INSIDE THE HUMAN BODY: The Stomach
The major role of the stomach is functioning as a reservoir for the food we eat; this allows large meals to be consumed in one sitting before it gradually gets emptied into the small intestine. A combination of acid, protein-digesting enzymes and vigorous churning action breaks the content within the stomach into an easier-to-process liquid form, preparing food for absorption in the bowels.
In the resting state of the stomach, it is constructed and the internal surface of the organ folds into characteristic ridges. When we start to eat, the stomach begins to distend; the ridges flatten in turn allowing the stomach to expand while the outer muscles relax. The stomach is able to accommodate approximately a liter (1.8 pint) of food without discomfort.
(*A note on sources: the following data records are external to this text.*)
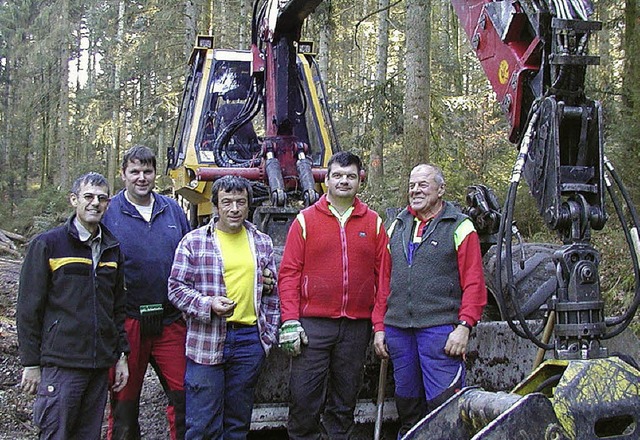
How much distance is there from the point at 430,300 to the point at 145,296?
167 cm

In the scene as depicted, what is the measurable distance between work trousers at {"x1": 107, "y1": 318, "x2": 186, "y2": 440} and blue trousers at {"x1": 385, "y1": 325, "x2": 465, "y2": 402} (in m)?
1.28

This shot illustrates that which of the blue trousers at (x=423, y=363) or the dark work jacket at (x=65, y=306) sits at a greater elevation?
the dark work jacket at (x=65, y=306)

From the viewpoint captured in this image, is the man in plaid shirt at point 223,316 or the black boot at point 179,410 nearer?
the man in plaid shirt at point 223,316

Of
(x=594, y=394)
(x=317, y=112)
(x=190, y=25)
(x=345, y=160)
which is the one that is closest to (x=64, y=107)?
(x=190, y=25)

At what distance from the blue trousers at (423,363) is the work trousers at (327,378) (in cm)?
22

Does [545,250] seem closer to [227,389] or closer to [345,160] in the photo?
[345,160]

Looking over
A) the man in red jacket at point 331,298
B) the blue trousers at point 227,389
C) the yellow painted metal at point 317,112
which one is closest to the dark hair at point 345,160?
the man in red jacket at point 331,298

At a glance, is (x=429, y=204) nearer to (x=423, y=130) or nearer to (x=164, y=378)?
(x=164, y=378)

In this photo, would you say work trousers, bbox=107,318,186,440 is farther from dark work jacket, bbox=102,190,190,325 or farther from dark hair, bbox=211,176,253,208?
dark hair, bbox=211,176,253,208

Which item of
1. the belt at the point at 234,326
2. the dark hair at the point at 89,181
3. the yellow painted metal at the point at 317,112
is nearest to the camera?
the dark hair at the point at 89,181

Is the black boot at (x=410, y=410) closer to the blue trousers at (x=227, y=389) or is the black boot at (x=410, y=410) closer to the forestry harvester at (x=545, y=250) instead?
the forestry harvester at (x=545, y=250)

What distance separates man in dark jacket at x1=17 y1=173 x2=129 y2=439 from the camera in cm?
350

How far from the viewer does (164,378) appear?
429cm

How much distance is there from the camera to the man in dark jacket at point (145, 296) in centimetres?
414
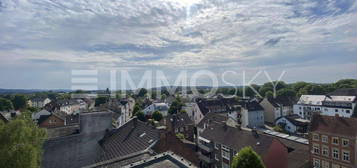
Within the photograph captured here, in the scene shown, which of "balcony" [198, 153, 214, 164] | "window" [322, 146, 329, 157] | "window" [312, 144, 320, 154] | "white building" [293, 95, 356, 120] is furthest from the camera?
"white building" [293, 95, 356, 120]

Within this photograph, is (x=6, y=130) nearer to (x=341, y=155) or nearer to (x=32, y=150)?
(x=32, y=150)

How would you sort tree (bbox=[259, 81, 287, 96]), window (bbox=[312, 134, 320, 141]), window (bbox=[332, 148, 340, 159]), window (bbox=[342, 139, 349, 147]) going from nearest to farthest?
window (bbox=[342, 139, 349, 147])
window (bbox=[332, 148, 340, 159])
window (bbox=[312, 134, 320, 141])
tree (bbox=[259, 81, 287, 96])

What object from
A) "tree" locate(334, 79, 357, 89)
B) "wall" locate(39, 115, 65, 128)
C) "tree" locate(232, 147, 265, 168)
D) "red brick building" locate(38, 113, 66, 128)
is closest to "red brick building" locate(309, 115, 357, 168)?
"tree" locate(232, 147, 265, 168)

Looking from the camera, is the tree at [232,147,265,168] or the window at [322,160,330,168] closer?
the tree at [232,147,265,168]

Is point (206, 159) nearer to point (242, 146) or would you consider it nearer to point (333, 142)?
point (242, 146)

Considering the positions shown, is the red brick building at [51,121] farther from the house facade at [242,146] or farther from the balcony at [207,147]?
the house facade at [242,146]

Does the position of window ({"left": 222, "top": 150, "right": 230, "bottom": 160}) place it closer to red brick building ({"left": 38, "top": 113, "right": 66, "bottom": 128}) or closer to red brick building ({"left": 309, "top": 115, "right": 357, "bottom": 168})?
red brick building ({"left": 309, "top": 115, "right": 357, "bottom": 168})

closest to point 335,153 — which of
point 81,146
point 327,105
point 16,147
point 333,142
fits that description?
point 333,142
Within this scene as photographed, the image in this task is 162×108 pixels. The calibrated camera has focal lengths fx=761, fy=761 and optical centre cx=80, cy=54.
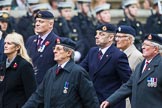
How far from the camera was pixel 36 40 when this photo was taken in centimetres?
1247

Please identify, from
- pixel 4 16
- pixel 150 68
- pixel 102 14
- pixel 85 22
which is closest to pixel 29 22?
pixel 102 14

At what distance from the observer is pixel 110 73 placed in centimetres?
1166

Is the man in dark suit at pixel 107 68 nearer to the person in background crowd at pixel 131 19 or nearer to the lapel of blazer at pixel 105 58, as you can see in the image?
the lapel of blazer at pixel 105 58

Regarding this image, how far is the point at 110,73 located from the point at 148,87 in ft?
5.95

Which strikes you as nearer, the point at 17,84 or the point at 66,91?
the point at 66,91

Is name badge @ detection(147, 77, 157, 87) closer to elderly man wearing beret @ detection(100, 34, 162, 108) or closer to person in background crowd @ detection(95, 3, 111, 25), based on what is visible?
elderly man wearing beret @ detection(100, 34, 162, 108)

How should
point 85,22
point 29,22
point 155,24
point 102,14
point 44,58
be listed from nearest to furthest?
1. point 44,58
2. point 29,22
3. point 102,14
4. point 85,22
5. point 155,24

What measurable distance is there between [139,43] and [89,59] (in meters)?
3.94

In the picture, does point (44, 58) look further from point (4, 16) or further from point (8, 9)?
point (8, 9)

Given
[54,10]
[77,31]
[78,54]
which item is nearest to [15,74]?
[78,54]

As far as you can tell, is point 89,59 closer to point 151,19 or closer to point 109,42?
point 109,42

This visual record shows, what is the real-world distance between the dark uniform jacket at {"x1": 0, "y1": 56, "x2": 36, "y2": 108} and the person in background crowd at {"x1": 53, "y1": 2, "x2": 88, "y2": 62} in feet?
15.8

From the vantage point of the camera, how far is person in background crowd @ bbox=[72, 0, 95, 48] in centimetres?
1684

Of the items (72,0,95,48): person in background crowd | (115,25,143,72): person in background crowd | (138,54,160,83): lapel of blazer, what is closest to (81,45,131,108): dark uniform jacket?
(115,25,143,72): person in background crowd
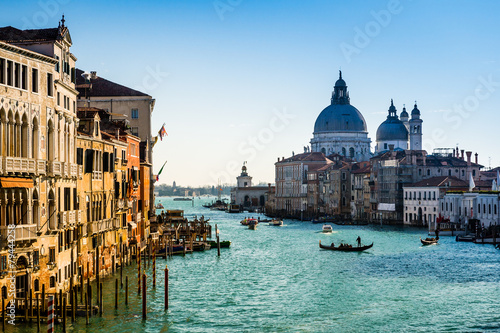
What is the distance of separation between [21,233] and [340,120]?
375ft

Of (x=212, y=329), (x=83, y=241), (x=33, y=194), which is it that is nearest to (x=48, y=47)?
(x=33, y=194)

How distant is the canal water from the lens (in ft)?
73.8

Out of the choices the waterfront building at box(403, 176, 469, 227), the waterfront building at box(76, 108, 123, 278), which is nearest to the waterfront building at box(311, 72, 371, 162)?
the waterfront building at box(403, 176, 469, 227)

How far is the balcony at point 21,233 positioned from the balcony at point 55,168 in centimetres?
165

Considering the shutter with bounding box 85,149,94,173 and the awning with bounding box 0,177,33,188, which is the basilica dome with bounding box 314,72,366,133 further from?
the awning with bounding box 0,177,33,188

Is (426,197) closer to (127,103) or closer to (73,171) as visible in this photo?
(127,103)

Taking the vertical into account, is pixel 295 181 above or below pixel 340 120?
below

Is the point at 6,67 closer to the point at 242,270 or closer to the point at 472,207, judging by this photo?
the point at 242,270

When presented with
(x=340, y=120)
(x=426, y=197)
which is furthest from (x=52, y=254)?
(x=340, y=120)

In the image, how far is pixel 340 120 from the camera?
429 ft

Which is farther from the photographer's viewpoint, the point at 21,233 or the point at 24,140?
the point at 24,140

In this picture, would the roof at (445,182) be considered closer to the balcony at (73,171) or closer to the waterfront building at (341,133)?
the balcony at (73,171)

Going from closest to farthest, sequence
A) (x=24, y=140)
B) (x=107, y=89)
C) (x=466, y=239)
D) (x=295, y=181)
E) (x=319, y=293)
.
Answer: (x=24, y=140), (x=319, y=293), (x=107, y=89), (x=466, y=239), (x=295, y=181)

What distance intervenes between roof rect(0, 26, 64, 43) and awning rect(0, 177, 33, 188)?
4.02 meters
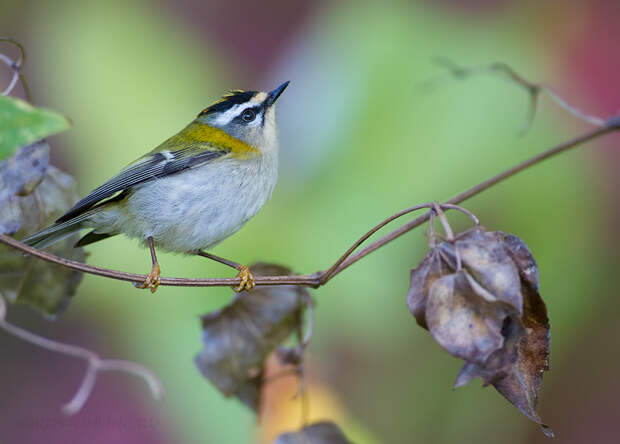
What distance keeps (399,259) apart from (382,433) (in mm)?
503

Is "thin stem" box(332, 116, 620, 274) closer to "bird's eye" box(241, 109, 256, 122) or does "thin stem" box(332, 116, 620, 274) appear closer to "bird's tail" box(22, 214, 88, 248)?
"bird's tail" box(22, 214, 88, 248)

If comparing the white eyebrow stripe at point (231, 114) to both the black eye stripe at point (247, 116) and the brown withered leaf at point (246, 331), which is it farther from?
the brown withered leaf at point (246, 331)

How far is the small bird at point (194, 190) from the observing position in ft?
5.23

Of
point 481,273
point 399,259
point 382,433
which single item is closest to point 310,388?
point 382,433

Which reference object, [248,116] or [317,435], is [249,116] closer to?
[248,116]

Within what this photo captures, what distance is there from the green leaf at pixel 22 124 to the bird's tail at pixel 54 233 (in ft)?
2.23

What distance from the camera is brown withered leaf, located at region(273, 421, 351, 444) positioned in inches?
51.6

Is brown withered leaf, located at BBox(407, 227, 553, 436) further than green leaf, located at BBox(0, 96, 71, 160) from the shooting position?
Yes

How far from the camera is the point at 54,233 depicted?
151cm

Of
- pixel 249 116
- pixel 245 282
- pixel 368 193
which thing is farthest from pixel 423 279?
pixel 249 116

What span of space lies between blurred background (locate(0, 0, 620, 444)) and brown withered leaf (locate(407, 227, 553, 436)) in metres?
0.83

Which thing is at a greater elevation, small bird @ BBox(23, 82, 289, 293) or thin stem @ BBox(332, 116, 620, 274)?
thin stem @ BBox(332, 116, 620, 274)

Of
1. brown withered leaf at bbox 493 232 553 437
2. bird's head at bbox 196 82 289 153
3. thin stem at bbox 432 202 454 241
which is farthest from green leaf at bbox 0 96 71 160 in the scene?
bird's head at bbox 196 82 289 153

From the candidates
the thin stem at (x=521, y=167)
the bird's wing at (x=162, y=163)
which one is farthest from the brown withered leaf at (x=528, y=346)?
the bird's wing at (x=162, y=163)
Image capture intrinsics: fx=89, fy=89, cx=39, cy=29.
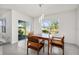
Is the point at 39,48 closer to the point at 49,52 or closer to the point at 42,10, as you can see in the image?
the point at 49,52

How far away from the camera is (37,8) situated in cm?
185

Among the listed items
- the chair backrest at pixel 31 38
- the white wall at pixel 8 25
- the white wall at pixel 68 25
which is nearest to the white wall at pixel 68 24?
the white wall at pixel 68 25

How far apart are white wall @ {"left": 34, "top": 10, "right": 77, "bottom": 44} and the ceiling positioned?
0.33ft

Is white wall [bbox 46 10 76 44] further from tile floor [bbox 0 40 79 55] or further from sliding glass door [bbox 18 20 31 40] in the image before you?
sliding glass door [bbox 18 20 31 40]

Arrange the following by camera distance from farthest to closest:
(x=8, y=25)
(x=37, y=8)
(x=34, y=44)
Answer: (x=34, y=44)
(x=8, y=25)
(x=37, y=8)

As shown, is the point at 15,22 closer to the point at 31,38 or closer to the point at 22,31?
Answer: the point at 22,31

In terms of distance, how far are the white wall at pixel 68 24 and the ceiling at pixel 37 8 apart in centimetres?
10

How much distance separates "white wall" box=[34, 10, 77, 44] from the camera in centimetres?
189

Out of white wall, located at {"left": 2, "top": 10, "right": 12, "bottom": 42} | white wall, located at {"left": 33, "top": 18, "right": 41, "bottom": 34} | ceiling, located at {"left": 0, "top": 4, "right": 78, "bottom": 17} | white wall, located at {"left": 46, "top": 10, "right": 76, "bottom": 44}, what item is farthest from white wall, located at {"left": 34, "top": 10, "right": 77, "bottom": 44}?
white wall, located at {"left": 2, "top": 10, "right": 12, "bottom": 42}

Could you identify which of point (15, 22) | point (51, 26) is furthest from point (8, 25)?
point (51, 26)

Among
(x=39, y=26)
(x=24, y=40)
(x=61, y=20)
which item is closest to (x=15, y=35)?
(x=24, y=40)

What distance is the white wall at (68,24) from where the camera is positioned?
189 centimetres

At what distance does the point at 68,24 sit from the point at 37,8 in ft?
2.49

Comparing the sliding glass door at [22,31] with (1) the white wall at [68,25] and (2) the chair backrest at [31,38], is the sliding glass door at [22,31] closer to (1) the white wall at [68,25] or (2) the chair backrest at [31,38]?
(2) the chair backrest at [31,38]
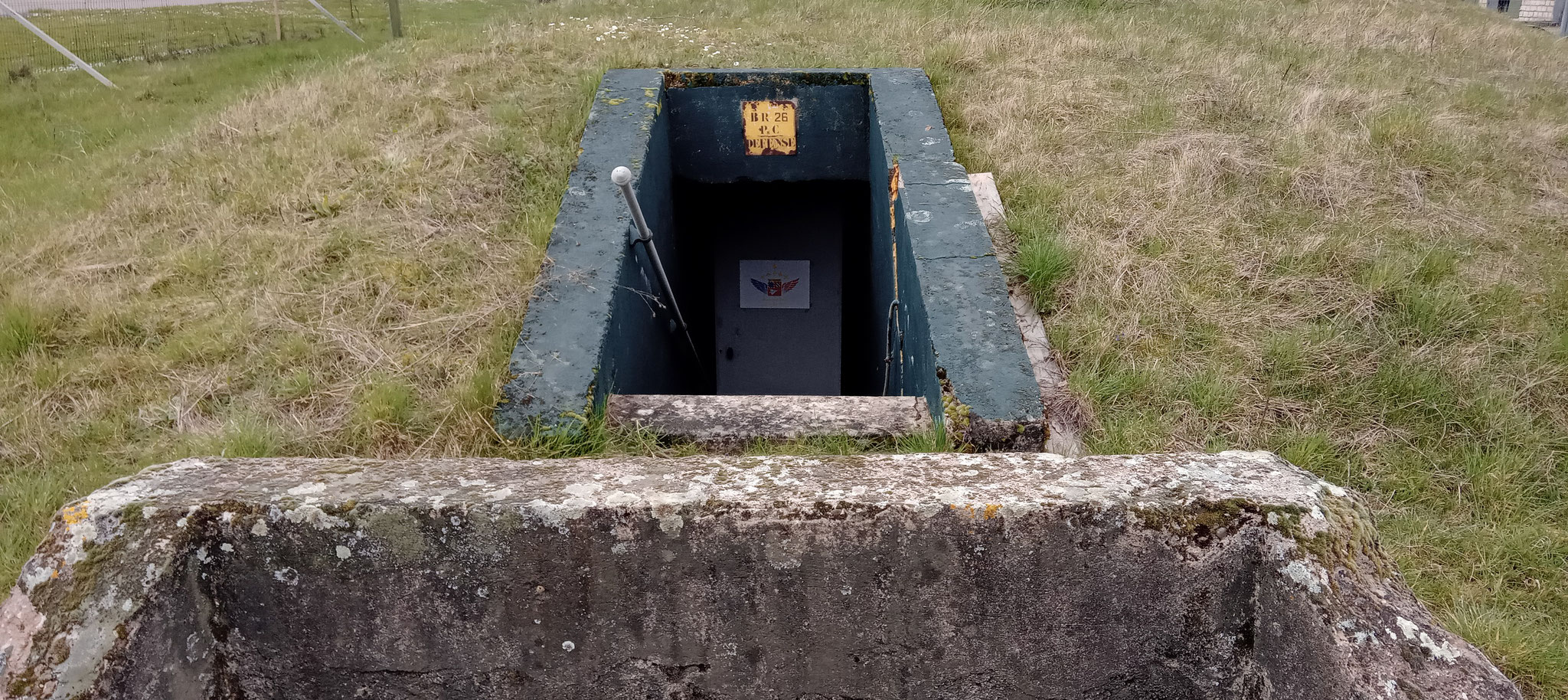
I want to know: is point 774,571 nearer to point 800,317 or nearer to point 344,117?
point 344,117

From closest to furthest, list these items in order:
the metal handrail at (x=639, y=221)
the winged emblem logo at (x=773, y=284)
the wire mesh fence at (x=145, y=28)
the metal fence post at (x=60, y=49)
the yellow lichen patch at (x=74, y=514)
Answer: the yellow lichen patch at (x=74, y=514) < the metal handrail at (x=639, y=221) < the metal fence post at (x=60, y=49) < the winged emblem logo at (x=773, y=284) < the wire mesh fence at (x=145, y=28)

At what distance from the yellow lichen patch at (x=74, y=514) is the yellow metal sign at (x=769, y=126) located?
473cm

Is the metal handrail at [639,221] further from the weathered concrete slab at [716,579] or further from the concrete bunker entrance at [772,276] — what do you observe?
the weathered concrete slab at [716,579]

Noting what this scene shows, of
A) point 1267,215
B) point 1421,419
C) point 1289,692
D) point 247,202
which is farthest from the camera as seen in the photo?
point 247,202

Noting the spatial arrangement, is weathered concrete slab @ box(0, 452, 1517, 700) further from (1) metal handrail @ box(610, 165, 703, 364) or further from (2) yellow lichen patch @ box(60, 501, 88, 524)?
(1) metal handrail @ box(610, 165, 703, 364)

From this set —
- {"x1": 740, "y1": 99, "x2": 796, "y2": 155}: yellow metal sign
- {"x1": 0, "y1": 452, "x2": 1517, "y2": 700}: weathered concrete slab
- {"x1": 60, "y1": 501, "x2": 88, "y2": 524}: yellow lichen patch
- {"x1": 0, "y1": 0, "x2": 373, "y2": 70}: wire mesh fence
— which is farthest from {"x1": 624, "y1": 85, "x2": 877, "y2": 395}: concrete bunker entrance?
{"x1": 0, "y1": 0, "x2": 373, "y2": 70}: wire mesh fence

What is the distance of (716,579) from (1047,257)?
2.61m

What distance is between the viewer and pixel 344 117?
18.7 feet

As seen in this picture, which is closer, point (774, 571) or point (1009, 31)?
point (774, 571)

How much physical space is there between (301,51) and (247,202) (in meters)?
6.62

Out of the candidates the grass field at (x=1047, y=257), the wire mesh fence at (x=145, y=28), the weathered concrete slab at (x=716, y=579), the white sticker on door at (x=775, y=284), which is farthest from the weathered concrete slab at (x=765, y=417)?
the wire mesh fence at (x=145, y=28)

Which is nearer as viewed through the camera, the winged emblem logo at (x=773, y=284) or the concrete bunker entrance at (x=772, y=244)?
the concrete bunker entrance at (x=772, y=244)

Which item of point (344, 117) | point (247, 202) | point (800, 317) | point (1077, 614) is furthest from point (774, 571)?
point (800, 317)

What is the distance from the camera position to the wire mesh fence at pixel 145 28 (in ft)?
30.0
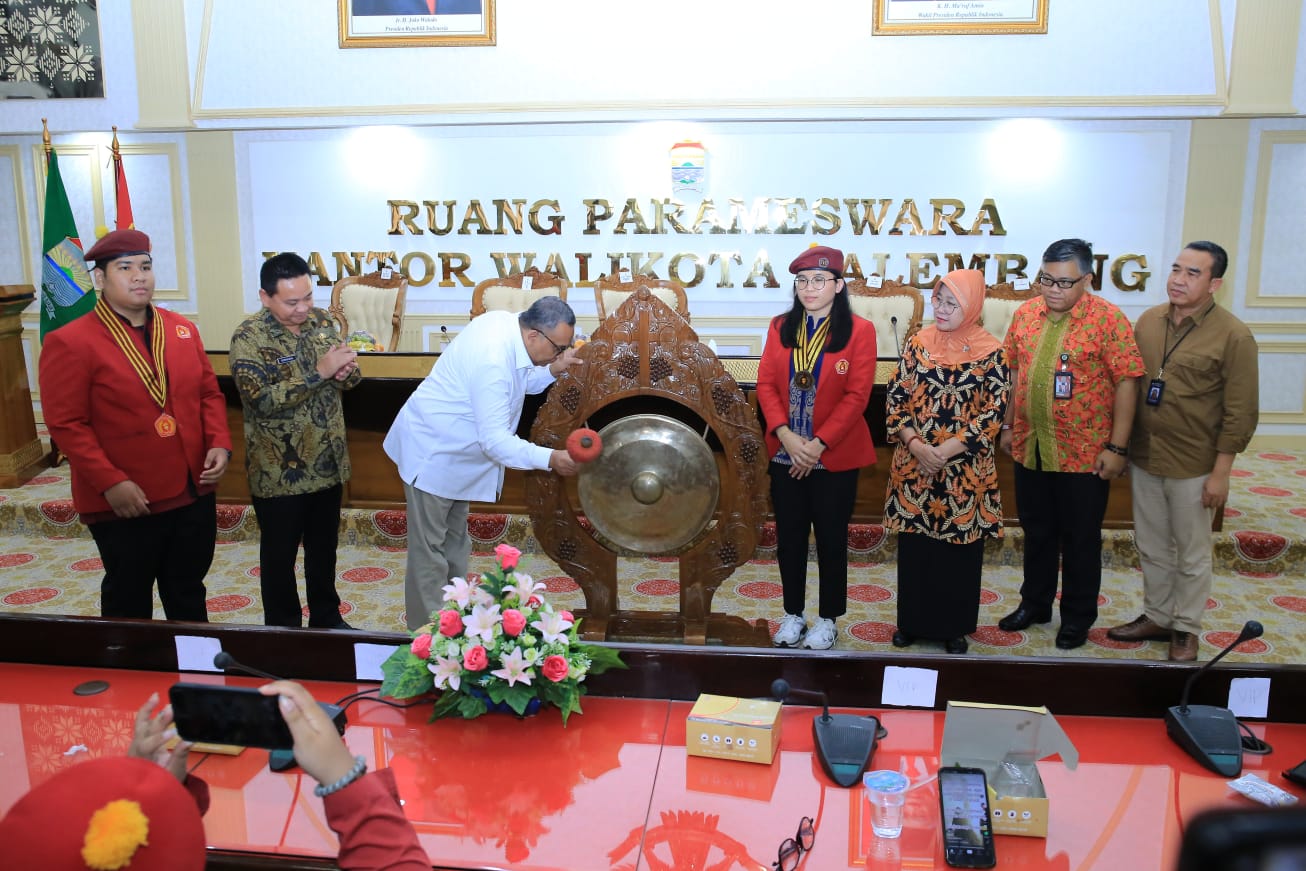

The expansion of the stomach activates stretch receptors, which trigger nerve signals resulting in increased acid production and powerful muscle contractions to mix and churn the contents. Gastric acid causes proteins within our food to unravel, allowing enzyme pepsin access to break down the proteins revealed. The presence of partially digested proteins stimulate enteroendocrine cells (G-cells) to produce a hormone called gastrin thus encouraging even more acid production within the stomach.
The stomach then empties its content into the small intestine through what is known as the pyloric sphincter; it serves as a kind of gateway between the stomach and the small intestine. Liquids are able to pass through the sphincter with ease; however, solids are smaller than two millimetres (0.04-0.08 inches) before they are able to pass. Anything that is larger is ‘refluxed’ back into the main chamber for further enzymatic breakdown. On average, it only takes about two hours for half a meal to pass into the small intestine and the process is generally complete within four to five hours.
Why Does It Not Digest Itself?
The Stomach is full of corrosive acid and enzymes capable of breaking down protein – if left unprotected the stomach lining will quickly be destroyed. To prevent destruction on the stomach lining, cells on the stomach wall produce carbohydrate-rich mucus, forming a slippery, gel-like barrier. This gel-like barrier contains bicarbonate, which serves as an alkaline and buffers the ph on the surface of the stomach lining, preventing damage that could be caused by the acid. For added protection, the protein-digesting enzyme pepsin is produced from a zymogen (the enzyme in its inactive form) – pepsinogen and only become active when in contact with the acid, at a safe distance away from the cells that produce it.